Roxy Dekker singles chronology
| "Satisfyer" (2024) | "Sugardaddy" (2024) | "Huisfeestje" (2024) |

= Sugardaddy (song) =

2024 single by Roxy Dekker

"Sugardaddy" is a song by Dutch singer and songwriter Roxy Dekker. The single was released on 4 April 2024 as the third single from her debut studio album, Mama I Made It.

==Background==
Sugardaddy was written by Julian Vahle, Beer Petrie, Renske te Buck and Roxy Dekker. It is a song in the Nederpop genre. The song was written at a writing camp in Friesland. Prior to the release, Dekker teased the song for five weeks. She did this on the TikTok platform and at various festivals. At the Paaspop festival, the song was well received and sung along to the loudest of all Dekker's songs. On 4 April 2024, Dekker released the song on Domien Verschuuren's afternoon show at Qmusic. That same evening, she was also a guest on the talk show Beau.

In the song, Dekker turns the tables. A 'sugardaddy' is a man who pays for everything for a woman. In the song, however, Dekker sings that she, as a woman, will pay for this for her boyfriend. This is expressed, among other things, when Dekker sings about 'Roxy Ro pays the bill', which is a nod to a joke within Dekker's group of friends. This makes Dekker the 'sugardaddy'.

Sugardaddy immediately reached the first place in the Top 50 of most streamed songs on the music platform Spotify with several hundred thousand streams. On iTunes, the song managed to reach the first place in the download list. On YouTube, the song became trending, despite the fact that listeners only get to see Dekker's side.

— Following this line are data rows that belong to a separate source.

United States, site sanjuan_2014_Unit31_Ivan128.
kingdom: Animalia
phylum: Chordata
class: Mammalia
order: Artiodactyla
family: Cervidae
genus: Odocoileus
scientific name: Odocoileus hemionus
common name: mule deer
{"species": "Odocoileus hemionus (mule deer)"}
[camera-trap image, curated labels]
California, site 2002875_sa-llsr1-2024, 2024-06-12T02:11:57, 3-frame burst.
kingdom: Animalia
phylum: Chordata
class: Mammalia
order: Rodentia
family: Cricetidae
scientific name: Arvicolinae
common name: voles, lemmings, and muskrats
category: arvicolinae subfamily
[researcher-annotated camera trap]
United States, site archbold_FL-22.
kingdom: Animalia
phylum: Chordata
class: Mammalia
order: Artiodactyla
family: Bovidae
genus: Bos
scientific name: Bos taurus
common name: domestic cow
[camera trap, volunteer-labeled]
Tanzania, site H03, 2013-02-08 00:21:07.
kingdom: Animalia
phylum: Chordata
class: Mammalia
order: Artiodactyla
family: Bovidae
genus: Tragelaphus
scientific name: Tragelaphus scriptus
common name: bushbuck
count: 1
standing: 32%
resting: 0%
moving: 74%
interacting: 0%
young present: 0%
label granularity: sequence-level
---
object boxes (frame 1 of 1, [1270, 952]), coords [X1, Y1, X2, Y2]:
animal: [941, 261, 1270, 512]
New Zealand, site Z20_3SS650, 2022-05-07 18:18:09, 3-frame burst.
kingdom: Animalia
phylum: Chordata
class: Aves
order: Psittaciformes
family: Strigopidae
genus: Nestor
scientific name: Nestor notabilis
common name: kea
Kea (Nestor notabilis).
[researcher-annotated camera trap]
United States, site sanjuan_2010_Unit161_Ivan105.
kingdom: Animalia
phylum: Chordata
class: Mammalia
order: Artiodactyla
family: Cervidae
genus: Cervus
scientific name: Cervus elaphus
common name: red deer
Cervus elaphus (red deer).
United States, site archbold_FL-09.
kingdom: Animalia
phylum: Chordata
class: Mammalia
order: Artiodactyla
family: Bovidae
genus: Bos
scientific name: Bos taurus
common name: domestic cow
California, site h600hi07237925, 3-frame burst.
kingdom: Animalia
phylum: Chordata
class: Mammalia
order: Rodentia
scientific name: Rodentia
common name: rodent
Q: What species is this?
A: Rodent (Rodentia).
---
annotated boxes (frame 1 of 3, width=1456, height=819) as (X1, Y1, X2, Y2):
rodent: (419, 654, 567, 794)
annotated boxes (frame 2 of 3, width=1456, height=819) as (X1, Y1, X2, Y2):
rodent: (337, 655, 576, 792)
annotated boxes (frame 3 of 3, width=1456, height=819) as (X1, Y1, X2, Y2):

==Commercial performance==
On 12 April 2024, Sugardaddy entered the Dutch Top 40 in first place in the first week that the song was on the list. It thus became Dekker's first number 1 hit in the Top 40.

== Charts ==
=== Weekly charts ===

Weekly chart performance for "Sugardaddy"
| Chart (2024) | Peak position |
|---|---|
| Belgium (Ultratop 50 Flanders) | 8 |
| Netherlands (Dutch Top 40) | 1 |
| Netherlands (Single Top 100) | 1 |

=== Year-end charts ===

Year-end chart performance for "Sugardaddy"
| Chart (2025) | Position |
|---|---|
| Belgium (Ultratop 50 Flanders) | 104 |

==Certifications==

| Region | Certification | Certified units/sales |
| Netherlands (NVPI) | Diamond | 232,500^{‡} |
^{‡} Sales+streaming figures based on certification alone.